• hippocampal slice;
  • interneuron;
  • neuronal circuitry;
  • mEPSC;
  • dentate gyrus


To characterize excitatory inputs to dentate basket cells from dentate granule cells and the perforant path, the whole-cell recording technique was used in neonatal rat hippocampal slices. Spontaneous excitatory input to basket cells was also examined and compared to that of other interneurons in the dentate gyrus. Basket cells were separable from other neurons in the dentate gyrus based on morphology and location, as determined by biocytin staining following recording, and by resting membrane potential, propensity to fire action potentials spontaneously, and miniature excitatory postsynaptic current (EPSC) characteristics. Minimal electrical stimulation of the granule cell layer evoked in basket cells short latency EPSCs that were composed of both N-methyl-D-aspartate (NMDA) and α-amino-3-hydroxy-5-methyl-4-isoxazole-propionate (AMPA) components as judged by their time course, voltage dependence, and blockade by selective antagonists. Perforant path EPSCs exhibited slower kinetics than EPSCs evoked by granule cell stimulation. Like granule cell evoked EPSCs, however, perforant path EPSCs were composed of both NMDA and AMPA components. Minimal electrical stimulation of the granule cell layer and perforant path evoked monosynaptic EPSCs in only 67% and 62% of the trials, respectively, suggesting that these inputs are as unreliable as previously determined inputs from CA3 pyramidal cells (48%).

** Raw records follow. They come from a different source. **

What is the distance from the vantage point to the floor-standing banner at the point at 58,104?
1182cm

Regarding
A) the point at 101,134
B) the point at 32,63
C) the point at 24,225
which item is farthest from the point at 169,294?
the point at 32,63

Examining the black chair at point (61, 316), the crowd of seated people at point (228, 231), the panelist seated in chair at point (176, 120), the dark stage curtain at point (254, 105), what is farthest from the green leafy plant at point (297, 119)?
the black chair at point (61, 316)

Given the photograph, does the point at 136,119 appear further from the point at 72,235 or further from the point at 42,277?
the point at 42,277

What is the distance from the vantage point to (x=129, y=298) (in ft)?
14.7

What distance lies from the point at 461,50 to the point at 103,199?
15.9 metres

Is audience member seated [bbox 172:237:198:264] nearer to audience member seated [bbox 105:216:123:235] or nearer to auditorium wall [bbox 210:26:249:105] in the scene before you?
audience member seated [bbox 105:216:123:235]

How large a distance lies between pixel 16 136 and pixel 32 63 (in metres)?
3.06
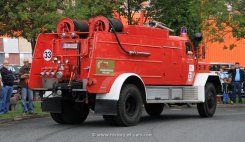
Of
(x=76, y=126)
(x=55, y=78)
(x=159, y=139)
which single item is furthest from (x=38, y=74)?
(x=159, y=139)

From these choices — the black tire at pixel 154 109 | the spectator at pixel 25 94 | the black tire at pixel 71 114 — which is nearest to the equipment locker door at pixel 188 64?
the black tire at pixel 154 109

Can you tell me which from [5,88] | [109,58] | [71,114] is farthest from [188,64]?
[5,88]

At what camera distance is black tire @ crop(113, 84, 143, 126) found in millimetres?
14117

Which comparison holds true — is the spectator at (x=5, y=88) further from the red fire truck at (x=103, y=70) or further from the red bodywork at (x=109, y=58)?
the red bodywork at (x=109, y=58)

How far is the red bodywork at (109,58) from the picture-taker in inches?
550

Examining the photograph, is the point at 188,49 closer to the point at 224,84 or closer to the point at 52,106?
the point at 52,106

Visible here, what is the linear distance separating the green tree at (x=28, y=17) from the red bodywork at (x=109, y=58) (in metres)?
6.25

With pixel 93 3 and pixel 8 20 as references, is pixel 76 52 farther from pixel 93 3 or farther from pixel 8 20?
pixel 93 3

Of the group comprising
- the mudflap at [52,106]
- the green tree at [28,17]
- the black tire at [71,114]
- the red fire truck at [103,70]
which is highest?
the green tree at [28,17]

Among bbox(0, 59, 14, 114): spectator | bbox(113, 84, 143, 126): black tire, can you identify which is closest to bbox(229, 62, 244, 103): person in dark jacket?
bbox(0, 59, 14, 114): spectator

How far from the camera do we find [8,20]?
71.3ft

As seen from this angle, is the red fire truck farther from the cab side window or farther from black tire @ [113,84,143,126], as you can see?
the cab side window

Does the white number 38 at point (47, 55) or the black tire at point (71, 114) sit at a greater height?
the white number 38 at point (47, 55)

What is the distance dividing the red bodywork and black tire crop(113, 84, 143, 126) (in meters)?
0.50
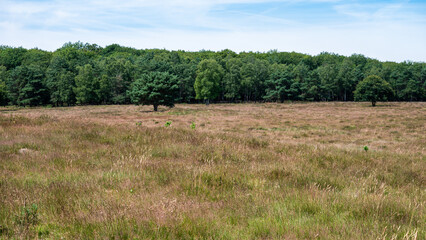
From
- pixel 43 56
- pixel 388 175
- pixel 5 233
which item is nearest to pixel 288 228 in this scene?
pixel 5 233

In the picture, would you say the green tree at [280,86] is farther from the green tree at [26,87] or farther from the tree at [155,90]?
the green tree at [26,87]

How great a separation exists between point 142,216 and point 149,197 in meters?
0.70

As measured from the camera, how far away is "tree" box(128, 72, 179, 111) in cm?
4734

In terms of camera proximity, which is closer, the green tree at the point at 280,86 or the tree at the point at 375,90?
the tree at the point at 375,90

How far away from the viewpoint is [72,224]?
332 cm

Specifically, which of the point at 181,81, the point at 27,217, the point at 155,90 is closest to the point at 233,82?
the point at 181,81

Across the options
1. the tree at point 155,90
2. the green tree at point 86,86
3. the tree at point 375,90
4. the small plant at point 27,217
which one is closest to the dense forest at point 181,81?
the green tree at point 86,86

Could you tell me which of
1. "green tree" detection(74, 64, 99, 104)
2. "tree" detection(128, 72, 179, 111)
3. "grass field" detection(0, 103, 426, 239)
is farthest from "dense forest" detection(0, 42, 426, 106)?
"grass field" detection(0, 103, 426, 239)

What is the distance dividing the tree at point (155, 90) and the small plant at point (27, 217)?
44.0m

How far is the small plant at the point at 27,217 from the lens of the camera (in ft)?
11.1

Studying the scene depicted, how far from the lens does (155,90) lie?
47.7m

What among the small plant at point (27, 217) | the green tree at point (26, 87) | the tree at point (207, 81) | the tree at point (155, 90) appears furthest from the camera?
the tree at point (207, 81)

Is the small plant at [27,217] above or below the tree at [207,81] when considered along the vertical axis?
below

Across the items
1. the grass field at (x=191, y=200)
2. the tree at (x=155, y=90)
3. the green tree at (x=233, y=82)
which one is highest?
the green tree at (x=233, y=82)
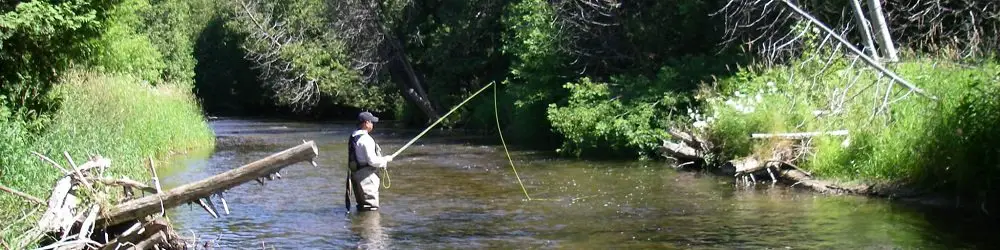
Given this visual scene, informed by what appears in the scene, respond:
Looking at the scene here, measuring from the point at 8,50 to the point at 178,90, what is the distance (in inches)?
666

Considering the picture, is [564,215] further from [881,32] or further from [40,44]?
[881,32]

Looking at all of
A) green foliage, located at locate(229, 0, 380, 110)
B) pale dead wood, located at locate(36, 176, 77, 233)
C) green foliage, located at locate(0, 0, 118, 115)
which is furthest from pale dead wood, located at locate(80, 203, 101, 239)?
green foliage, located at locate(229, 0, 380, 110)

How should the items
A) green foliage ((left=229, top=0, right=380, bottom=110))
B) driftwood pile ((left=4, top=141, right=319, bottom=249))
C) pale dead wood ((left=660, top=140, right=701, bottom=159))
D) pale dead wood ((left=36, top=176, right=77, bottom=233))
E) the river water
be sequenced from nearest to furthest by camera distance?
pale dead wood ((left=36, top=176, right=77, bottom=233))
driftwood pile ((left=4, top=141, right=319, bottom=249))
the river water
pale dead wood ((left=660, top=140, right=701, bottom=159))
green foliage ((left=229, top=0, right=380, bottom=110))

Tetrodotoxin-insensitive spontaneous miniature EPSCs were frequent in basket cells and non-basket interneurons residing either at the border between the granule cell layer and the hilus or deep within the hilus. Miniature EPSCs recorded from all cells held at −70 mV were blocked completely by 3 μSM 6-cyano-7-nitro-quinoxaline-2,3-dione (CNQX). Though a component of the miniature EPSCs recorded from border and deep hilar interneurons at +40 mV was blocked by the NMDA receptor antagonist D-2-amino-phosphonovaleric acid (D-APV), miniature EPSCs in basket cells were insensitive to D-APV.

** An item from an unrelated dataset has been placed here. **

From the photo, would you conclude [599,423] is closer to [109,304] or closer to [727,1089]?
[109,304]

We conclude that input from granule cells and the perforant path results in activation of basket cells via glutamatergic synapses that employ both NMDA and AMPA receptors. These inputs to basket cells likely contribute to feedback and feedforward inhibition of granule cells. The absence of an NMDA receptor component in spontaneous miniature EPSCs of dentate basket cells implies a difference in organization of excitatory synapses made onto basket cells compared with other hilar interneurons. © 1995 Wiley-Liss, Inc.